The key dynamic here seems to be that China, following mercantilist trade policy, is taking money from Chinese consumers and importers and giving it to Chinese exporters, who are in turn tying dollar bills to their exports. The rational thing to do in this circumstance would be to take the money and buy the Chinese exports -- anything else would be foolish! Thus the trade deficit. When the Chinese decide to stop taking from their local peasants and giving to American flat-screen TV buyers, then the trade deficit will go away, but until then American consumers should take the money and run.

Unfortunately, much of that money has run into real estate, and created a bubble there, but that too will correct as rates rise. I am not sure what the effect of a real estate bubble pop would be on the economy. I myself am short real estate but long broader business spending, so personally I am not as hedged as I would like.

Should the dollar fall? Probably. Do I care? Not really.

On the welfare state, Krugman seems somewhat schizophrenic. He wants more government spending and control, particularly in healthcare, and would prefer to ration healthcare by reducing research and reducing medical care to future generations. But he resists cutting social security benefits. This battle between the present and the future comes out pretty clearly here:
HUBBARD: That wouldn’t strike you as a large departure in fiscal policy? The best estimates from the research suggest that tax increases of that size would reduce the economy’s potential growth by as much as a percentage point. That is a huge hit to future standards of living.
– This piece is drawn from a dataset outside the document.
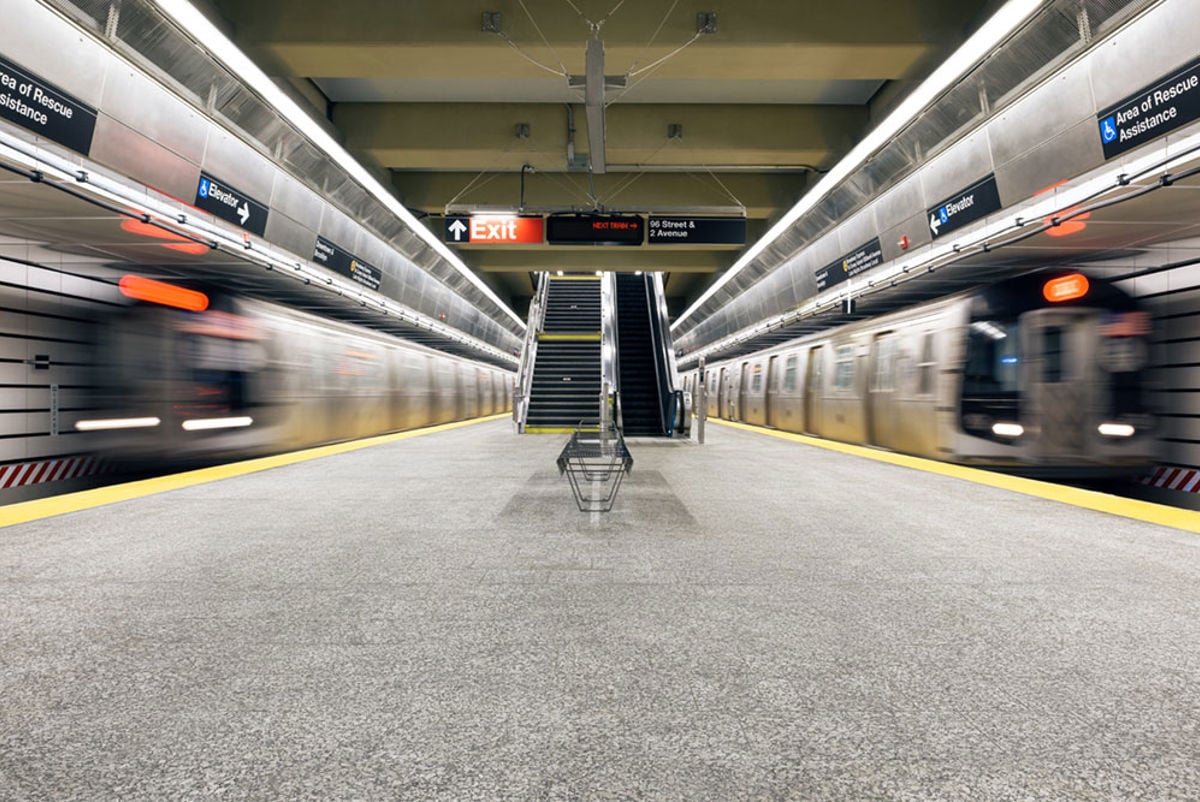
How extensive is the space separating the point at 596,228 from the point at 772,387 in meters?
9.24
KRUGMAN: I would dispute that. Look, Sweden is actually doing pretty decently these days—their economy grew at 3 percent last year, far more than Europe as a whole—despite a tax rate that nobody would consider having here. It does matter how the taxes are done: you can do a lot of damage to incentives with a poorly designed tax system, without even raising all that much money. But I don’t believe that the size of the tax increase needed to sustain the welfare state is a crippling objection.
Krugman would raise taxes on people and then give that money back in social security. He seems not have have heard of deadweight loss:
PETERSON: You can call it a tax if you wish, but I think there is a huge difference between writing a check to the government and letting it be spent on other people’s consumption, and taking money and putting it in your own account. I call that real savings, not taxes. But if you put a word like “taxes” on a plan, it immediately would lose support.

KRUGMAN: Someone will put that word on it.

PETERSON: This is one reason why I’m not opposed to personal retirement accounts as part of Social Security. What I can’t support is the idea to “fund”—I put that in big quotes—the accounts by borrowing trillions of dollars. If the administration would fund them, personal accounts would help to solve our savings problem. These really would be a genuine “lockbox,” in that they would keep the money out of the hands of Congress.
Any one who cannot see the difference between an individual saving money to give to themselves or their children in the future, and having the government taking your money to give to other people, really has no understanding of incentives or human behavior. Personal accounts are savings. Social Security is a tax.